Regarding the latter acquittal, Nicolaides’ legal team was also able to prove that the questioned bonuses from the Navarino Law were obtained from legal production cycles and came prior to the facts investigated, ruling out any type of fiscal deceit.
“This decisive ruling affirms Mr. Nicolaides’ innocence, establishing that the alleged environmental offense did not exist, and upholds the decision of the Punta Arenas Oral Criminal Court, which acquitted Nicolaides of the offense of subsidy fraud, given that neither fiscal damage nor the deceit inherent to that offense was proven,” Alejandro Espinoza, who is Nicolaides’ lawyer, said in a statement. “This ruling puts a definitive end to this process that we always considered unfounded, with the civil lawsuit filed by the Treasury also being rejected.”

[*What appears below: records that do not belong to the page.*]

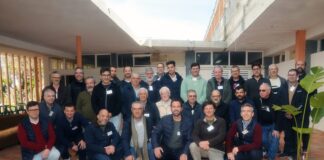 Igreja do Algarve voltou a promover Curso de Cristandade de Homens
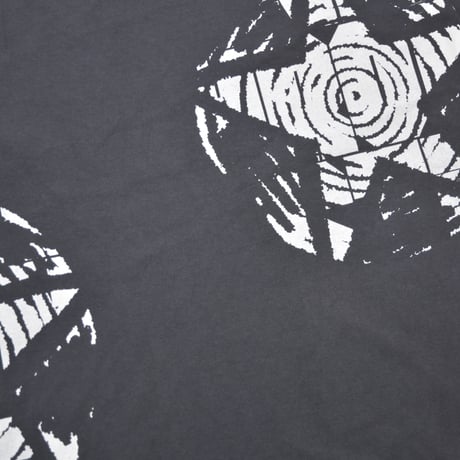 STELLA TEE - DOLPHIN BLUE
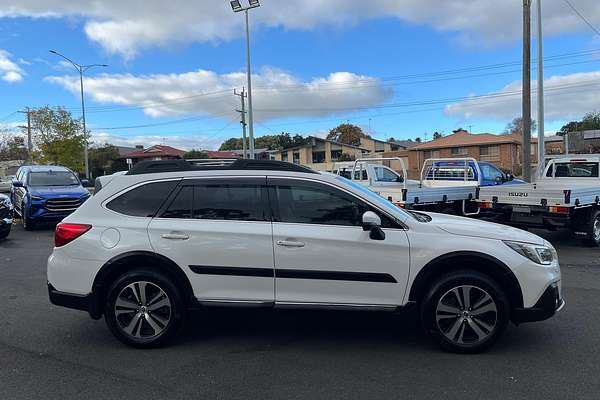 2018 Subaru Outback 3.6R 5GEN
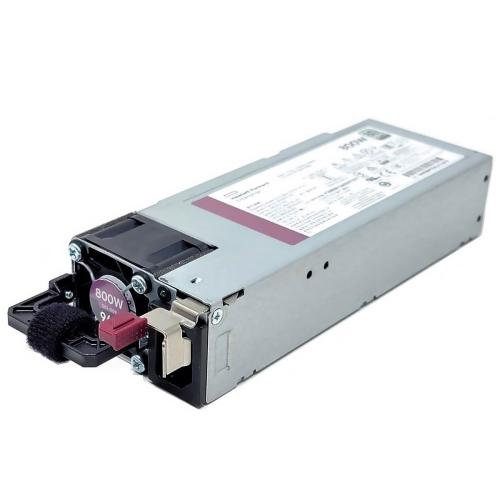 Серверный блок питания HPE P38995-B21 800W 94% Hot Plug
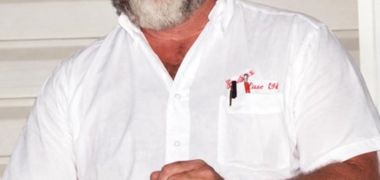 Larry Olin Rodgers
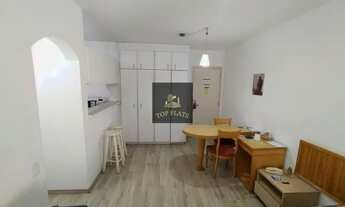 Imagem 3: Flat disponível em Cerqueira César - SP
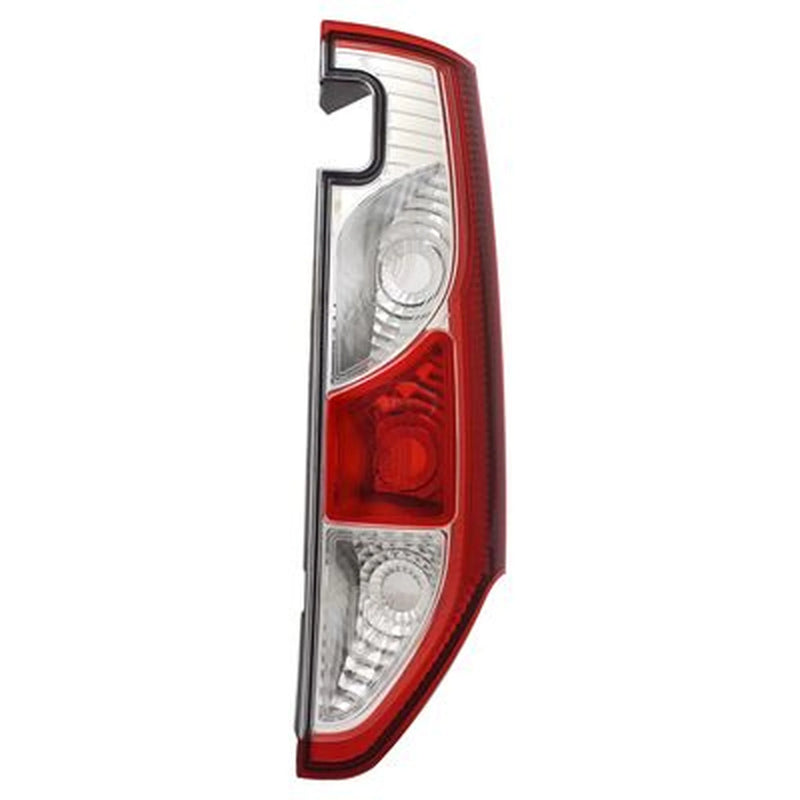 Apec Tail Light / Lamp Left ARL2813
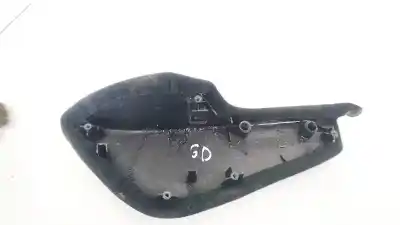 Pezzo di ricambio per auto di seconda mano plastiche per opel corsa a fastback (s83) 1.2 i (f08, m08, f68, m68) riferimenti oem iam 83700smge01156  83700-smg-e011-56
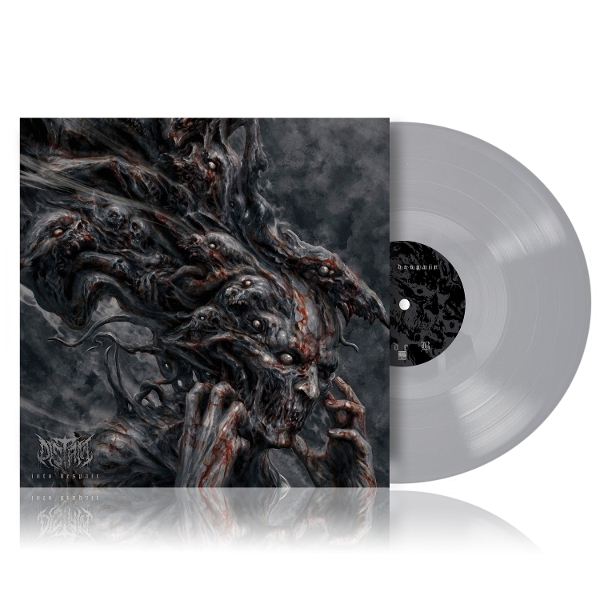 Distant - Into Despair in the group VINYL / Upcoming releases at Bengans Skivbutik AB (5678173)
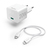 Hama 00201620 mobile device charger White Indoor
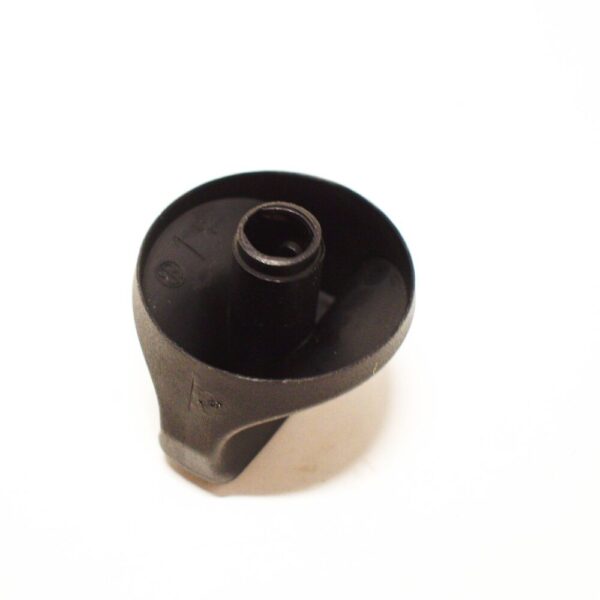 A2025450081 - Mercedes-Benz E-Class W124 Headlight Switch Knob A2025450081 NEW GENUINE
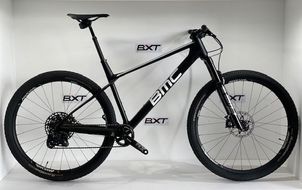 BMC - Twostroke 01 SRAM AXS, 2023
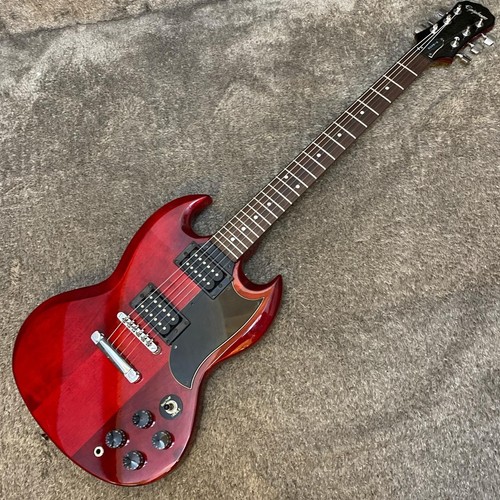 Epiphone 400 electric - g-400, sg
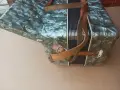 Акордеон FEROTTI  40 баса , с куфар, снимка 6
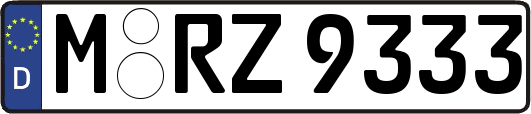 M-RZ9333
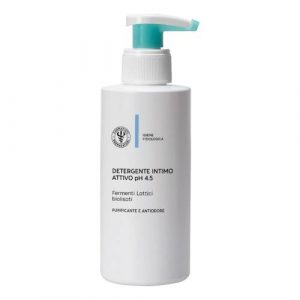 LFP DETERGENTE INT ATTIVO250ML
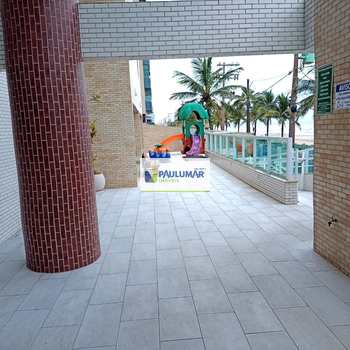Apartamento em Mongaguá, bairro Centro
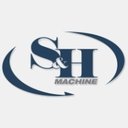S &amp; H Machine Inc company logo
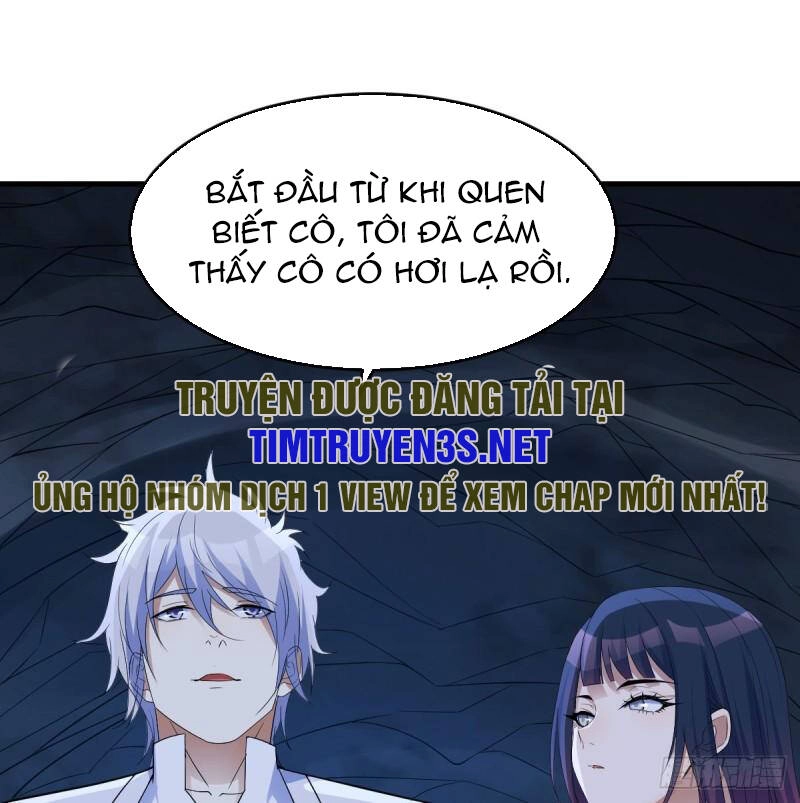 Trước Khi Vô Địch Ta Nợ Tình Quá Nhiều Chapter 100 - 34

The ruling sets a precedent that environmental criminal prosecution requires rigorous standards of proof and cannot be based solely on regulatory faults, Nicolaides’ legal team added.
After Nicolaides stepped down in 2019 over the accusations of environmental wrongdoing, Nova Austral completely restructured its executive staff and sought to strengthen its internal practices and controls.
The firm also underwent a change of ownership in September 2024 following its judicial reorganization, whereby the Larta Investment Group took over as sole owner. Nova Austral now has a different management team, new shareholders, and a different board of directors than those in place at the time of the events outlined in the case.